◆ **DESCRIPTION OF THE TASK**:
Would you repeat each line below exactly, without the pictures?

::: DATA LISTING

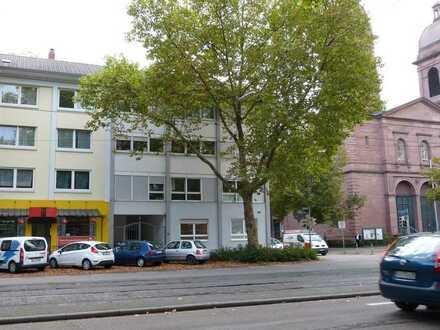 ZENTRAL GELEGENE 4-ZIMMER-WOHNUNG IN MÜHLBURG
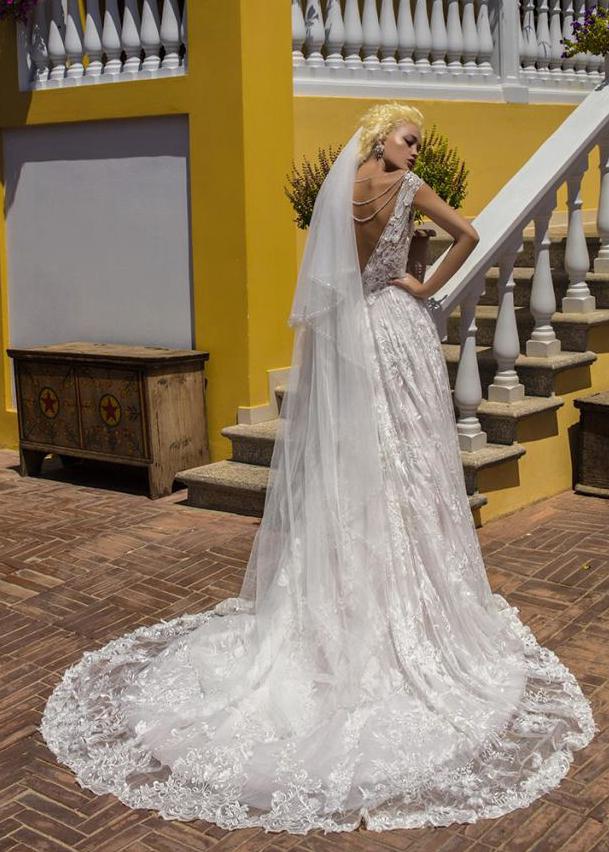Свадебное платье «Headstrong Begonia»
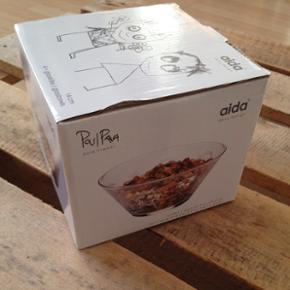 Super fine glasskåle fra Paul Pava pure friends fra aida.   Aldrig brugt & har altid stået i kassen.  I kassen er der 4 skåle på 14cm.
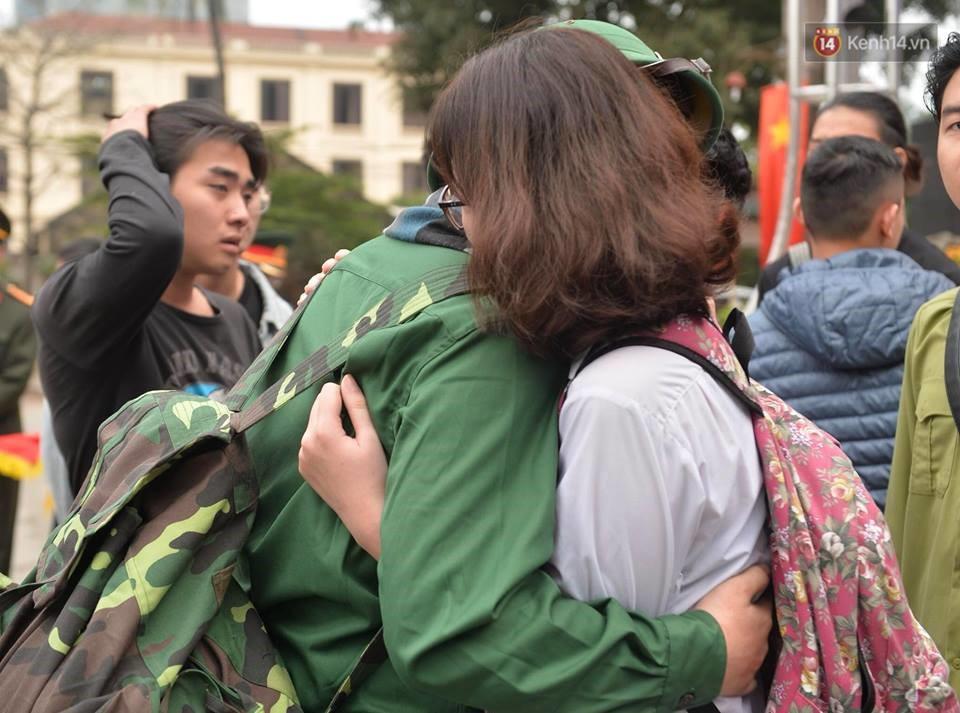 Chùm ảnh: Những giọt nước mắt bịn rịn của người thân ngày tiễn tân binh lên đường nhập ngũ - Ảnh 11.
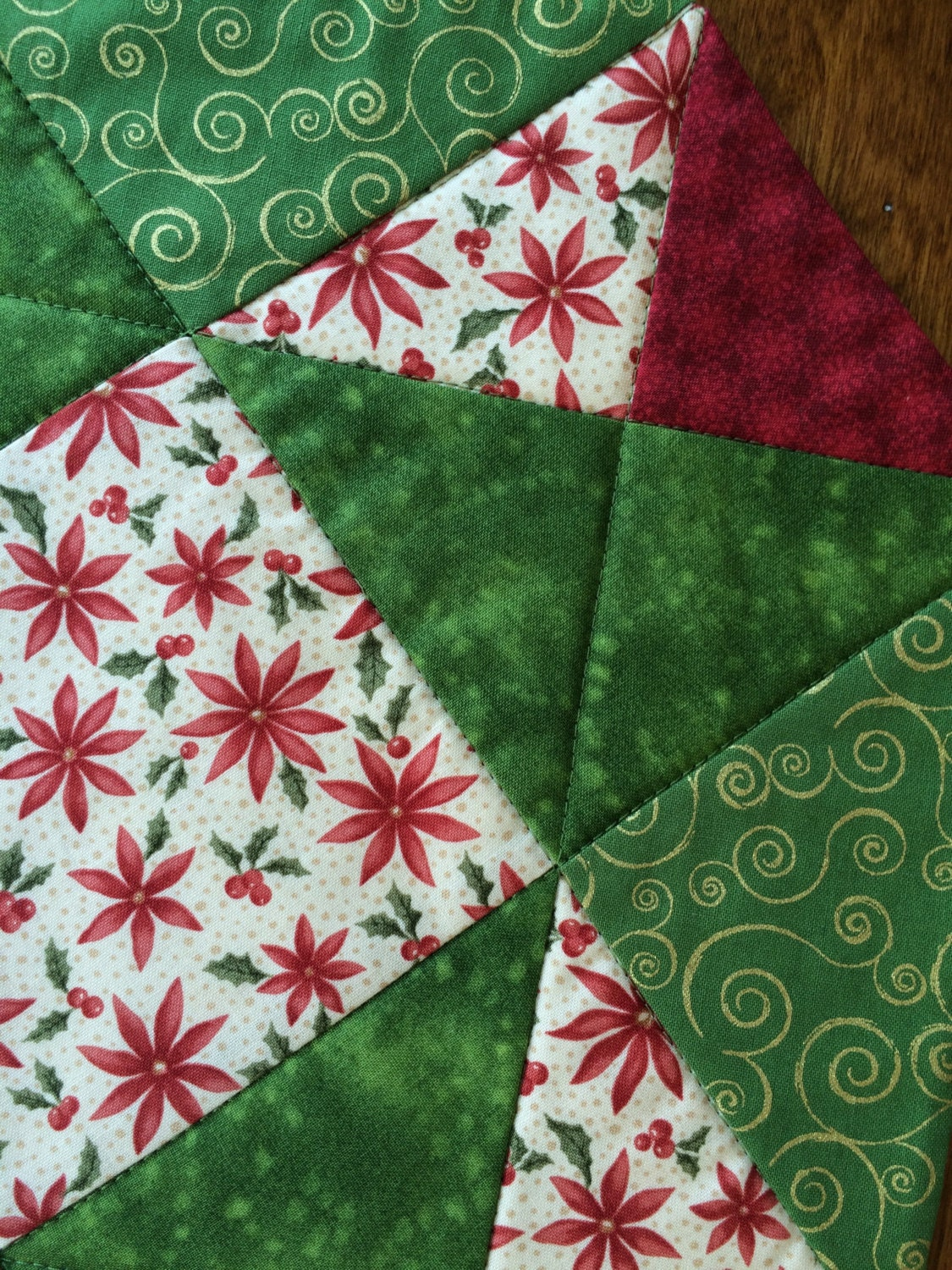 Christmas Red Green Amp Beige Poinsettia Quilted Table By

::::::

◆ **EXPECTED OUTPUT**:
 ZENTRAL GELEGENE 4-ZIMMER-WOHNUNG IN MÜHLBURG
Свадебное платье «Headstrong Begonia»
 Super fine glasskåle fra Paul Pava pure friends fra aida.   Aldrig brugt & har altid stået i kassen.  I kassen er der 4 skåle på 14cm.
 Chùm ảnh: Những giọt nước mắt bịn rịn của người thân ngày tiễn tân binh lên đường nhập ngũ - Ảnh 11.
 Christmas Red Green Amp Beige Poinsettia Quilted Table By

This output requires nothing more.